Apocalyptic fantasies are the projections of species who are aware that their own lives are doomed to cease some time in the future. But they are also the fantasies of the oppressed who feel (rightly or wrongly) that a dominant power is corrupting the very world they cohabitate. To the children who are born with black lung disorders and asthma, a poetics of beauty is a mockery of their reality. Who will take up their voices when poets believe in a looking glass universe and that perception is reality?

Perception is not reality. Reality existed before humans were alive to fetishize the sollipsism of their own self-obsessiveness. Who can write in earnest of beauty when the polluted air we breathe is killing our children? We wanted to grow up to be Romantics, like Wordsworth, who saw the beauty of nature and the wisdom of children. But we ended up caught in the Ryme of the Ancient Mariner, and here is where we must stay if we aspire to write the words that befit our place in time.

The only fitting metaphor for an economy that values growth above all things, is a malignant tumor destroying the very body that it feeds on for sustenance. A religion based on growth, is itself, much like a retrovirus or a prion which finds unlike cells and reprograms them with its own internal coding. Like psychotics, we have come to compartmentalize these notions in the moribund space of our own bodies, but we must recognize that the same basic mechanism that exists on an elemental level in proteins and tissues, finds another home (quite comfortably) in the human soul.

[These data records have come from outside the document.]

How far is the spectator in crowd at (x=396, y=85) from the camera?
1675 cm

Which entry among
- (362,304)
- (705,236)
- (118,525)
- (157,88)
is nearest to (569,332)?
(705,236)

Nothing in nature can grow uncontrollably without necessarily destroying itself. These are lessons that we forget in our business models which are fashioned out our greed and our lust for power. A poetics that rejects the truth serves itself, and that which serves itself is reviled by the web of life and will in time be purged. We are seeing this happen now. We have made our apocalypses come true through years of systematic abuse of our environment. We have turned out freshwater lakes to dead lifeless toilets while praying to a vacant god that would fulfill every promise of a destiny of renown. We want to suck in attention the way plants feed on sunlight, while investing in a dream of greed and egoic masturbation.

There will be no hand of God to save us if we cannot do the basic things that save ourselves; and to write about flowers and writing is (for a poet) to betray his duty as a thinker, like so many in so many other vocations who plod mindlessly toward a wormy doom.

The floods that drown our children and the sulfur rains that burn our skin will hardly destroy life itself, merely ourselves, and rightfully so. The research of our greatest thinkers who are coming up with replacement strategies for the burning of oil and coal are falling on deaf ears because the oil lobby is more powerful than reason.

In the end, we will die much like Plato's Atlanteans who given all the technological prowess of the gods themselves could not persist as they did without the virtue of their own foresight.

So when you ask yourself, why does this nice young man of good humor write such exotically ugly poetry, be reminded of the portents of the modern sciences which prophecy that we cannot by any means sustain the rate of consumption we are currently enjoying, nor house a place for all the waste we are producing without unfixably altering the chain of balance that is our biosphere. We are as a species, as of this moment, on suicide watch, and only the suicidal have devised a means of escaping the immanent doom that awaits our continued poor choices.